# Linear Regression

Linear regression is a foundational technique in statistics and machine learning that models the relationship between a dependent variable and one or more independent variables. It aims to find the best-fitting linear equation that predicts the dependent variable based on the independent variables.

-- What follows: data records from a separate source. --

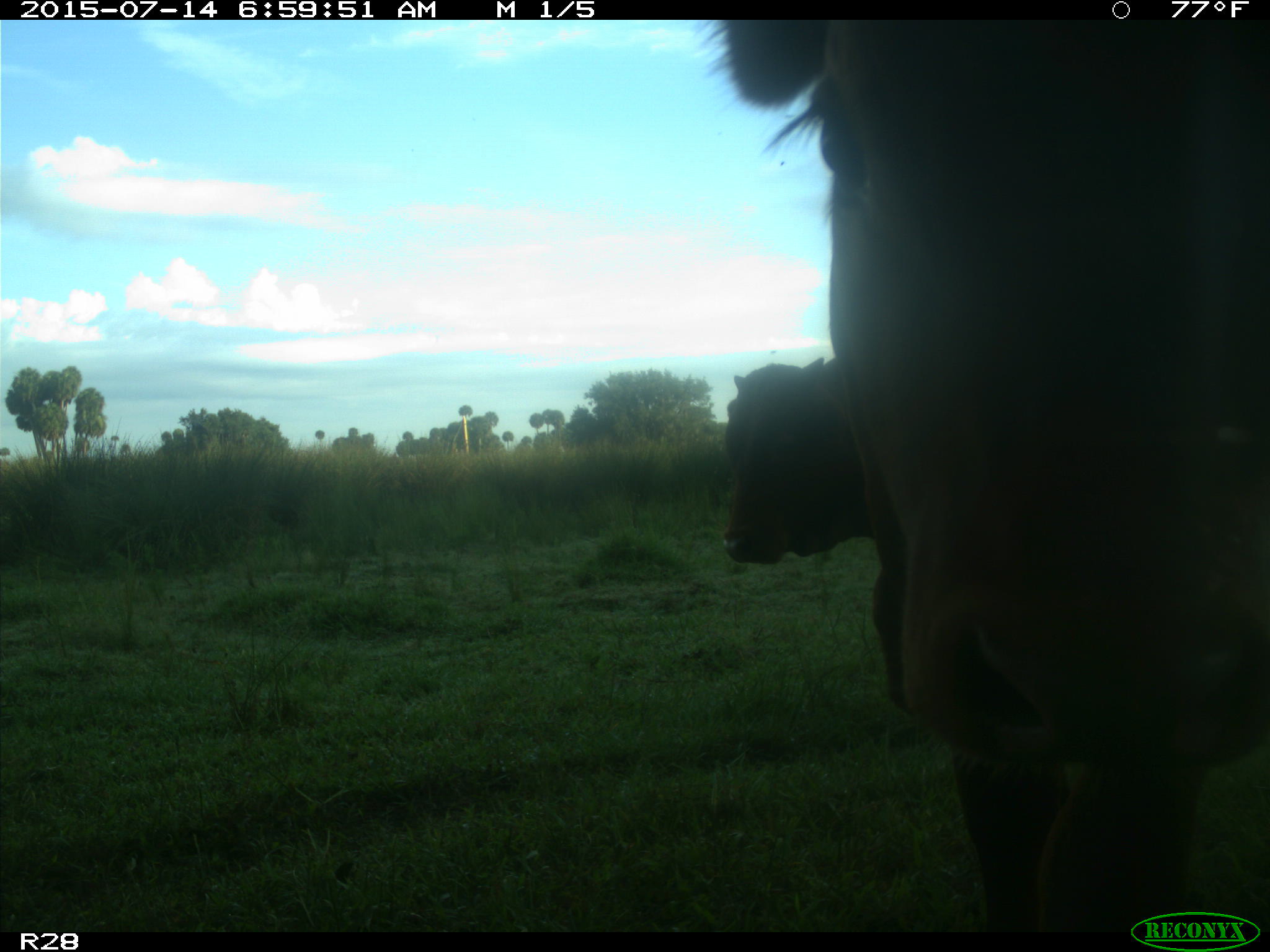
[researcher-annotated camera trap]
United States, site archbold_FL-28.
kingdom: Animalia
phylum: Chordata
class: Mammalia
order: Artiodactyla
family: Bovidae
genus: Bos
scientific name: Bos taurus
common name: domestic cow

In this chapter, we will delve into the concepts of linear regression, its assumptions, mathematical representation, and different solution methods.

## Assumptions of Linear Regression

Before applying linear regression, it's important to consider its underlying assumptions:

1. **Linearity**: The relationship between independent variables and the dependent variable is assumed to be linear.

2. **Independence**: The residuals (differences between actual and predicted values) are independent of each other.

3. **Homoscedasticity**: The variance of the residuals is constant across all levels of the independent variables.

4. **Normality**: The residuals follow a normal distribution.

5. **No Multicollinearity**: The independent variables are not highly correlated with each other.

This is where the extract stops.